Data velocity, size and format:  Data streams in through several different sources into the system with different velocities, sizes and semantics. A data stream could be structured, unstructured, semi-structured and so on.

The frequency of data streaming: Based on the use case data can be streamed in either real-time or in batches at stipulated intervals. I’ve already discussed this in this article.

Data ingestion

5. How To Choose the Right Data Ingestion Tool?

I’ve listed down a few things, a checklist, that I would keep in mind when researching a data ingestion tool:

1. The data pipeline should be fast, manageable and customizable with an effective data cleansing system.

2. If it’s an open-source solution, the upside of it is it can be extended based on the business requirements and can also be deployed on-prem with the data staying within the premises.

3. The tool should comply with all data security standards.

4. It should not have too much developer dependency. A person with not so much hands-on coding experience should be able to manage things.

For instance, it always helps to have no-code functionalities like a browser-based operations UI/dashboard via which business people can interact with data and run operations as opposed to having a console-based interaction system which would require specific commands to be fed into the system.

5. Market sentiment about the tool. Research if any existing scalable businesses have been using the solution. Go through their engineering blogs.
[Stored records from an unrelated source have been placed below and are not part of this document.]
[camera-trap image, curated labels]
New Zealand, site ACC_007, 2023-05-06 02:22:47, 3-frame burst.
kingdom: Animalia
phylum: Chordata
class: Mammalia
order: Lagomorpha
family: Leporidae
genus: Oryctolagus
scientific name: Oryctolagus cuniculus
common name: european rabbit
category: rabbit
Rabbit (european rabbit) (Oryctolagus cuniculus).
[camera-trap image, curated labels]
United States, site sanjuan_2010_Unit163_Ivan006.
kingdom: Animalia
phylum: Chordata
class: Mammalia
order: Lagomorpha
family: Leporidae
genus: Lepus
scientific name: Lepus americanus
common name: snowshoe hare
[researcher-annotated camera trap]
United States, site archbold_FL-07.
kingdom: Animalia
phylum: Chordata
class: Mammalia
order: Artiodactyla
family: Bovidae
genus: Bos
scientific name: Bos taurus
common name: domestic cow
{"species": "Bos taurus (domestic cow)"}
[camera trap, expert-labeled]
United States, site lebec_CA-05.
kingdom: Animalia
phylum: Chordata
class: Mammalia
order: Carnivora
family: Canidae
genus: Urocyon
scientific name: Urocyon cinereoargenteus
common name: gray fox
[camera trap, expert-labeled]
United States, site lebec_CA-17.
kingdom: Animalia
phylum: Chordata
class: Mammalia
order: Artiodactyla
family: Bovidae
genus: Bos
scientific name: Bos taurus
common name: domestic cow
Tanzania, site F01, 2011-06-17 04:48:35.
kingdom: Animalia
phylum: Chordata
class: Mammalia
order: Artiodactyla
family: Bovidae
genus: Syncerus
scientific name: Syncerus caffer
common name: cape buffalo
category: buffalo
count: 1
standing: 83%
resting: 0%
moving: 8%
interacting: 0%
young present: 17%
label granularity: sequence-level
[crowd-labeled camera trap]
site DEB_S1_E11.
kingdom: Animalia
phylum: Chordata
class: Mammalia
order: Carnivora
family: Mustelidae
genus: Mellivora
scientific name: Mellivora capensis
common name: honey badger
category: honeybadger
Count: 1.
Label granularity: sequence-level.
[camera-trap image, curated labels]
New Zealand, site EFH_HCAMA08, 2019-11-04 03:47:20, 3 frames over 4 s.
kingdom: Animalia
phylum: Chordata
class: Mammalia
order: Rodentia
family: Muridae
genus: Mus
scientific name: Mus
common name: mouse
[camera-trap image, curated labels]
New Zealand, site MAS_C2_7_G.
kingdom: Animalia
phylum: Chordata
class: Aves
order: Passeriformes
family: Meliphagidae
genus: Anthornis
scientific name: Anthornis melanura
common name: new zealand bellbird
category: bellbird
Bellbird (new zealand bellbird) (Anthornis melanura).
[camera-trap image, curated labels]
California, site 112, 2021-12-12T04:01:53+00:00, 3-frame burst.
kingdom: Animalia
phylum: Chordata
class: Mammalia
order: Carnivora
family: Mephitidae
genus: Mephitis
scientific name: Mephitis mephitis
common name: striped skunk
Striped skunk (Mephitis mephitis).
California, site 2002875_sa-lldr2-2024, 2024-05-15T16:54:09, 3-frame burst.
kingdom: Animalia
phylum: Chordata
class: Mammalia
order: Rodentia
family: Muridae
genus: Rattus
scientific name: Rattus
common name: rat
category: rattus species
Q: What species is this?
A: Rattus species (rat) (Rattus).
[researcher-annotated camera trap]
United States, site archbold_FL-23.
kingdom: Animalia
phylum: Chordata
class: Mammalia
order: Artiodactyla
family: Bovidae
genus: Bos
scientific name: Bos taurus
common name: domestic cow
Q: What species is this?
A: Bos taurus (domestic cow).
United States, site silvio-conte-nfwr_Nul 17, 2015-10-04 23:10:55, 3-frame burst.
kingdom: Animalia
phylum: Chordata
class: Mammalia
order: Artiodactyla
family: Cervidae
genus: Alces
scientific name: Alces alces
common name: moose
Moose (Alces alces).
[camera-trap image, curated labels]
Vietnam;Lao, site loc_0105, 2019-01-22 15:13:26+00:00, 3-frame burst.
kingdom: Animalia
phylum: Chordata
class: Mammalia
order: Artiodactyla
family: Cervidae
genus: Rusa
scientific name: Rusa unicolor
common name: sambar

When researching the data ingestion tool. We need to be clear on our requirements. What kind of data we would be dealing with? On a high level, what would be our data management architecture? What scale are we talking about? Can the tool handle that data scale? and so on

6. Some Popular Data Ingestion Tools

Here is a list of some of the popular data ingestion tools:

Apache Nifi – Apache Nifi is a tool written in Java that automates the flow of data between different systems.

Gobblin By LinkedIn – Gobblin is a data ingestion tool by LinkedIn. At a point in time, LinkedIn had several data ingestion pipelines running in parallel which created some data management challenges. To tackle that LinkedIn wrote Gobblin in-house.

Apache FlumeApache Flume is designed to handle massive amounts of log data.

Apache Storm – Apache Storm is a distributed stream processing computation framework primarily written in Clojure. The project went open source after it was acquired by Twitter.

Elastic Logstash – Logstash is a data processing pipeline that ingests data from multiple sources simultaneously.

Well, Folks! This is pretty much it. If you liked the write-up, share it with your network for more reach. You can read about me here.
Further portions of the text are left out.